**WORK TO COMPLETE:** Write out, please, the line containing "Is point 1233,198" together with all lines after it, up to and including the last one, with no other output.

**INPUT:**
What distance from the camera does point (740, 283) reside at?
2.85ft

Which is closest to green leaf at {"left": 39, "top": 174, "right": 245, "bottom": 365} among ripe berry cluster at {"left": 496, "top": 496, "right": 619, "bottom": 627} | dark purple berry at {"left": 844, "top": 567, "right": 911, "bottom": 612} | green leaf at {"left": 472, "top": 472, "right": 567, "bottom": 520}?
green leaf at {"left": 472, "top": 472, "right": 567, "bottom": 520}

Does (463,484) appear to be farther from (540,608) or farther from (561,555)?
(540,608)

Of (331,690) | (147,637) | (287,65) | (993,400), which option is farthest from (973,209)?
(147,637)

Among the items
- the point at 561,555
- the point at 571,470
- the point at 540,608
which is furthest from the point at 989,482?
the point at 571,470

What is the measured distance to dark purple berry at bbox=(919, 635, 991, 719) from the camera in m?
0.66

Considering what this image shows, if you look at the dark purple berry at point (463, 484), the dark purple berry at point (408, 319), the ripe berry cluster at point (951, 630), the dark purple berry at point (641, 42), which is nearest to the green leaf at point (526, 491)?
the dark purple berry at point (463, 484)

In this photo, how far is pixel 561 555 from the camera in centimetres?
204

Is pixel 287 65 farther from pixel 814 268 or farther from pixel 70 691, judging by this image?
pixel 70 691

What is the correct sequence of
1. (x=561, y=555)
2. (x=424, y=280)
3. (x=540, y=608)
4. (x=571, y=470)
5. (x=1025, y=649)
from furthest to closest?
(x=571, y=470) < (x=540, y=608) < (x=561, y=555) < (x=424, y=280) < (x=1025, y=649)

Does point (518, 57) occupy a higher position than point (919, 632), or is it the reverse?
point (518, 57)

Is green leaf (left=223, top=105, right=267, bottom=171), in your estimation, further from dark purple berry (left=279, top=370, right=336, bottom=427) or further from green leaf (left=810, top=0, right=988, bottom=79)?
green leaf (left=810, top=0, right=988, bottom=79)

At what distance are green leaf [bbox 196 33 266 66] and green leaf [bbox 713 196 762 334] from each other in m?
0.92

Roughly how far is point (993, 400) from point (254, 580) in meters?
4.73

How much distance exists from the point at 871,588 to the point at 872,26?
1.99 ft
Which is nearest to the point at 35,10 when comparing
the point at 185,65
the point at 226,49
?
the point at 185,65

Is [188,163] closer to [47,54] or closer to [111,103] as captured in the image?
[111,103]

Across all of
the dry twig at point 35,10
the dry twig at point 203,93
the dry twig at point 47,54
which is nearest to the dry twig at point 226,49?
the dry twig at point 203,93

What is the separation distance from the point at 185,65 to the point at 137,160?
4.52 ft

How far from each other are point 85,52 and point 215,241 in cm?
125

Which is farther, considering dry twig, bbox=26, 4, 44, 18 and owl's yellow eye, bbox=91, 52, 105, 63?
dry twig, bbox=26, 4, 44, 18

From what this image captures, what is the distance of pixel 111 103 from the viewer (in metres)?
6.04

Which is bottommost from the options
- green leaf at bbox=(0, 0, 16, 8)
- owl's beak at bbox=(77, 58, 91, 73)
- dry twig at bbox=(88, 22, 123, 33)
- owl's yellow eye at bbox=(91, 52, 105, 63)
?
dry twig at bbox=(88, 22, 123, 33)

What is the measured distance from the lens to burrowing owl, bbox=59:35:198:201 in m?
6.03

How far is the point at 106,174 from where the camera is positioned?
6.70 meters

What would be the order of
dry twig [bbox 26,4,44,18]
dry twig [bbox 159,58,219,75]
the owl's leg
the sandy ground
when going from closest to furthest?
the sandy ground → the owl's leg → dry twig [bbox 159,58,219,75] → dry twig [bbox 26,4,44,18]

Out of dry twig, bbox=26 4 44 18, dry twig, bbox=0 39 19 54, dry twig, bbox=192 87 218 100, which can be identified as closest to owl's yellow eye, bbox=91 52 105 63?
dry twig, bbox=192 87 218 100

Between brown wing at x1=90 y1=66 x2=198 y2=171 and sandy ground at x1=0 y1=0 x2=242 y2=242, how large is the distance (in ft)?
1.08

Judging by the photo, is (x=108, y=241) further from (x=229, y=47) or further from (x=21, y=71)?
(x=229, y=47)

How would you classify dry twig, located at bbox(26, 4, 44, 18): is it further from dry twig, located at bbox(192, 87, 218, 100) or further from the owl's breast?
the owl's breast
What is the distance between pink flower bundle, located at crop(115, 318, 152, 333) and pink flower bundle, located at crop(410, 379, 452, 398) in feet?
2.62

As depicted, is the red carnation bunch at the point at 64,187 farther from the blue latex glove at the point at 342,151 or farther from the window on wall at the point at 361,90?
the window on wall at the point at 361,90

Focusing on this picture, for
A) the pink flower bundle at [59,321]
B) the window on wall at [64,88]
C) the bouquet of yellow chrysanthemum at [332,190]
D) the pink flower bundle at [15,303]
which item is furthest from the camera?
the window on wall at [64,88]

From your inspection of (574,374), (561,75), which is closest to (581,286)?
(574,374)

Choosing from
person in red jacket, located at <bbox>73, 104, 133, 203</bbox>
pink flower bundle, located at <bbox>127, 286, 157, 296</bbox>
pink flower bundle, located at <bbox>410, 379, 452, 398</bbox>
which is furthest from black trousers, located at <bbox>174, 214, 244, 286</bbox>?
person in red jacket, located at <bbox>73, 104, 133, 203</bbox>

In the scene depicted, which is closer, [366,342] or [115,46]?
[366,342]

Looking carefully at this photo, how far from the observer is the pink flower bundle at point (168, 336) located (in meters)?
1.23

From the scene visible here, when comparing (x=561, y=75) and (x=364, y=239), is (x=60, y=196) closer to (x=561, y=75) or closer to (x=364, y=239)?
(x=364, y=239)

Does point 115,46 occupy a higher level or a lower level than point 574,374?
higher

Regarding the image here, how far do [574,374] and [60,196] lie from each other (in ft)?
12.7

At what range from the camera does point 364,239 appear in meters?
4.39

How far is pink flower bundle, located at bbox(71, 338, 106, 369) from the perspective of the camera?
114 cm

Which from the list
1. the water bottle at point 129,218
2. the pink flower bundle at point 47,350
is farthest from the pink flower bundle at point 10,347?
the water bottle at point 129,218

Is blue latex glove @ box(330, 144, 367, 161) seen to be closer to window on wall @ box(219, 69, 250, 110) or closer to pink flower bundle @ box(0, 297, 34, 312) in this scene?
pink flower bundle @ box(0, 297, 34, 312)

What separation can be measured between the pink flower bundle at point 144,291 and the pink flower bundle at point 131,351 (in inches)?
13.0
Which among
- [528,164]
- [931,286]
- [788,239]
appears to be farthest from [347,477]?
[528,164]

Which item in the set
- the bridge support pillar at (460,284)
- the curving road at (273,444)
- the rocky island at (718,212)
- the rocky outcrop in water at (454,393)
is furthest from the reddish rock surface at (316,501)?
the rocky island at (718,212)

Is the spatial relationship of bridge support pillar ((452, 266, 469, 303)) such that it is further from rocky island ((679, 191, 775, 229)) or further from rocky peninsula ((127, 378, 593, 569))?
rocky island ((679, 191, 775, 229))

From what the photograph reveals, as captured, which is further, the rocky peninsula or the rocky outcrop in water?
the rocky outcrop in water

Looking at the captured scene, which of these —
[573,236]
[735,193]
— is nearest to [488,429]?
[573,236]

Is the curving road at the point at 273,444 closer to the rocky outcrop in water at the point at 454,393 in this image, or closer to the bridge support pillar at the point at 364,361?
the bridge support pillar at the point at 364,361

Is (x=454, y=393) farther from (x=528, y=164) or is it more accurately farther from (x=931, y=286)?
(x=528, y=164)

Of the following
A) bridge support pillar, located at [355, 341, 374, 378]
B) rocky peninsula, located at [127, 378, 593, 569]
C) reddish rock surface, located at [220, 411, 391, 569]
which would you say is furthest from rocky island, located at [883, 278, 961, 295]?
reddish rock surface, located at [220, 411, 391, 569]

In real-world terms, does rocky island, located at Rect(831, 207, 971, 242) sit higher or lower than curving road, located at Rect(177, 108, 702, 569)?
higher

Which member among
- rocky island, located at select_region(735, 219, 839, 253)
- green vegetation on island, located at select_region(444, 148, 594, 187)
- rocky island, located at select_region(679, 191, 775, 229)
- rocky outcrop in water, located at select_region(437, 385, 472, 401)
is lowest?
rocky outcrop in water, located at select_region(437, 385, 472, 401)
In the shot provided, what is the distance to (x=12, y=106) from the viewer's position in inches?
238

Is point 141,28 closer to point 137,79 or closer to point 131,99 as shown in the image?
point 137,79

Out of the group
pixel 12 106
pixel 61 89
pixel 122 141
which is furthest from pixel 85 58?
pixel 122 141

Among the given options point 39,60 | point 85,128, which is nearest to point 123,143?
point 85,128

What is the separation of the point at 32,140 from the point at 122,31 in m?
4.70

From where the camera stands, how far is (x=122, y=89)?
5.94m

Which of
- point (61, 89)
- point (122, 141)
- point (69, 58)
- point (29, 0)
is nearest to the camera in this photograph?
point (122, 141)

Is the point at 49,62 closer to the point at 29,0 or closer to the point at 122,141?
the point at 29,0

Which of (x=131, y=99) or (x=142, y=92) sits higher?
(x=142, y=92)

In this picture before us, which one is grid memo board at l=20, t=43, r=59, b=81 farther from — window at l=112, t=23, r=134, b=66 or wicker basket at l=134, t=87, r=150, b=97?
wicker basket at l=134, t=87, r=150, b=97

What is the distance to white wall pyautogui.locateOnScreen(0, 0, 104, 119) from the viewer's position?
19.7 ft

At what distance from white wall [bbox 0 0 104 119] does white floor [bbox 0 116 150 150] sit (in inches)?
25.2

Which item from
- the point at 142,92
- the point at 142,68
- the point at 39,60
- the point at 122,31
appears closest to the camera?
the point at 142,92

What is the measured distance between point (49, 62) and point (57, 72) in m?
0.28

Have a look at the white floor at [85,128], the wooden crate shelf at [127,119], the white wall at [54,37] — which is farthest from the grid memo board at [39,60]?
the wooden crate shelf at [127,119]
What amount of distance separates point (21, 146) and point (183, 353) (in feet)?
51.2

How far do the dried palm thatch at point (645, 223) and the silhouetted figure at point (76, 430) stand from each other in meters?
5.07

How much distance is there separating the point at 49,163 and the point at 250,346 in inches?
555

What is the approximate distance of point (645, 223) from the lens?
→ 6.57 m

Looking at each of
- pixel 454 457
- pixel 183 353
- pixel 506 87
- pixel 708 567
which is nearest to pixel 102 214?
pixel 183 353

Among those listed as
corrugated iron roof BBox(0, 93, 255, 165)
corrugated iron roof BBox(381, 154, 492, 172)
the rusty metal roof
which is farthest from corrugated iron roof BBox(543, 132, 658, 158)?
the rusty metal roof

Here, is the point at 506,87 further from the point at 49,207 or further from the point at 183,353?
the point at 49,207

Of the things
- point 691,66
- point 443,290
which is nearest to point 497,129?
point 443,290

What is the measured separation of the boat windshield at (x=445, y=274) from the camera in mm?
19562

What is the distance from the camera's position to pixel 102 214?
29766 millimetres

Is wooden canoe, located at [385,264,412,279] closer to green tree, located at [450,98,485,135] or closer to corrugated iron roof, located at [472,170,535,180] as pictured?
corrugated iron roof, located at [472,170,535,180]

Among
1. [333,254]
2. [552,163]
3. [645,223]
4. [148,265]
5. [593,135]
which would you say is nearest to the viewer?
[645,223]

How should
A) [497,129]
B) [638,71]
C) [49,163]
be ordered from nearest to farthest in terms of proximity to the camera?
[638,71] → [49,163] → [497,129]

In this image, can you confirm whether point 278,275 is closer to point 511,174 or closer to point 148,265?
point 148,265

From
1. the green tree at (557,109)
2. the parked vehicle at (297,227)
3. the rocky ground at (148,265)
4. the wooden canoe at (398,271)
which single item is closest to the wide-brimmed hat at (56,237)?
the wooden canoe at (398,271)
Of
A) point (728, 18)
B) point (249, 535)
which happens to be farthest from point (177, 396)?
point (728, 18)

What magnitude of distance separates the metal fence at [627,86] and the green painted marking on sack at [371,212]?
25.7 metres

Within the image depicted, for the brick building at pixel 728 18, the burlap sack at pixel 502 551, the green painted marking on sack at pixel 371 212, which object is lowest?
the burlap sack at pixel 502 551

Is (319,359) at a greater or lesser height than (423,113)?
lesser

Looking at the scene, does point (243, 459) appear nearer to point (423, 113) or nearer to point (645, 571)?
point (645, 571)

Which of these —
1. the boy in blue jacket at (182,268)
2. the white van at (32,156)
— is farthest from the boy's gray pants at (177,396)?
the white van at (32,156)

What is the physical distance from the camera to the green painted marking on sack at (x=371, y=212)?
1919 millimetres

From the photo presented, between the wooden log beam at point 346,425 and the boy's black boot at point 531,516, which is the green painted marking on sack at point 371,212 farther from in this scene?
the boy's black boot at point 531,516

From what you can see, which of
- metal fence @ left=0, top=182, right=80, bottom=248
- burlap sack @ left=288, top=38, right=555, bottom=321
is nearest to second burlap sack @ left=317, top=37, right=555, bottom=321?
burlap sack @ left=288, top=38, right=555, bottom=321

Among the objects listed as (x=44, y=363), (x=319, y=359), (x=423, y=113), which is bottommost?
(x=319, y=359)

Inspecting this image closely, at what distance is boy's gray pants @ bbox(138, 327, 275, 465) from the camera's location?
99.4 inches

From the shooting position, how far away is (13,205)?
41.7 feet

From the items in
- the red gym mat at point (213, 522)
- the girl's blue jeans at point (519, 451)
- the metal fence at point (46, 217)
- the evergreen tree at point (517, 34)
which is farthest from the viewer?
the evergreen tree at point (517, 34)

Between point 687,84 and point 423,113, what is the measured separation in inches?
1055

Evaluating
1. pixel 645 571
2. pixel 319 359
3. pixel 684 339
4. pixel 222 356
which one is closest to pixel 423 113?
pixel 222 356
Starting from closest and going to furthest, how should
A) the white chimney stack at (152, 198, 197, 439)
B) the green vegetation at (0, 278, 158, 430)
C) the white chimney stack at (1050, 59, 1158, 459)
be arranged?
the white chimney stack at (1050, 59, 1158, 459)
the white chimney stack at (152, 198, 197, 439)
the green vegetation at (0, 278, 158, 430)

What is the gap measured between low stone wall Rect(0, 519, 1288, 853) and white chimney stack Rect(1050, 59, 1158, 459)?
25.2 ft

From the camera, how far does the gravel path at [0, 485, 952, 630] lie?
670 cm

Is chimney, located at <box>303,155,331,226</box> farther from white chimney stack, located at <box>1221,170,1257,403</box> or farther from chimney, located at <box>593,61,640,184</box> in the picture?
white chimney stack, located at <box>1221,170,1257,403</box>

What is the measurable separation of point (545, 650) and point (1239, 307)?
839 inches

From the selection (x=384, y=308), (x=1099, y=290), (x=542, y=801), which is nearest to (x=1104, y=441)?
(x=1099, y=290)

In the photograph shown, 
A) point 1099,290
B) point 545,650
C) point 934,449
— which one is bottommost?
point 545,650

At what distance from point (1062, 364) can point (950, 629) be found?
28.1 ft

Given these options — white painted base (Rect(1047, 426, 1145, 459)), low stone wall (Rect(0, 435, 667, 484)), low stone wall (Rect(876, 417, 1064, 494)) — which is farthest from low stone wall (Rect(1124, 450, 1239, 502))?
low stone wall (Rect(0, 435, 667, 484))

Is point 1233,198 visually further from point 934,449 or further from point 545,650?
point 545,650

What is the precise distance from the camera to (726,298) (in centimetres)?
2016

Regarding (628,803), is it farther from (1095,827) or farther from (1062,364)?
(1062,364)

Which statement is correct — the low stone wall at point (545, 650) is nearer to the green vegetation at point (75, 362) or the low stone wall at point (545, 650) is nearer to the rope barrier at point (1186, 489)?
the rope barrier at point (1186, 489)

**SOLUTION TO THIS PROBLEM:**
Is point 1233,198 visually further from point 934,449 or further from point 545,650?
point 545,650

What is the precise distance from the camera to (726,298) (in centimetres)?
2016

Regarding (628,803), is it farther from (1095,827) or farther from (1062,364)?
(1062,364)

Which statement is correct — the low stone wall at point (545, 650) is nearer to the green vegetation at point (75, 362) or the low stone wall at point (545, 650) is nearer to the rope barrier at point (1186, 489)?
the rope barrier at point (1186, 489)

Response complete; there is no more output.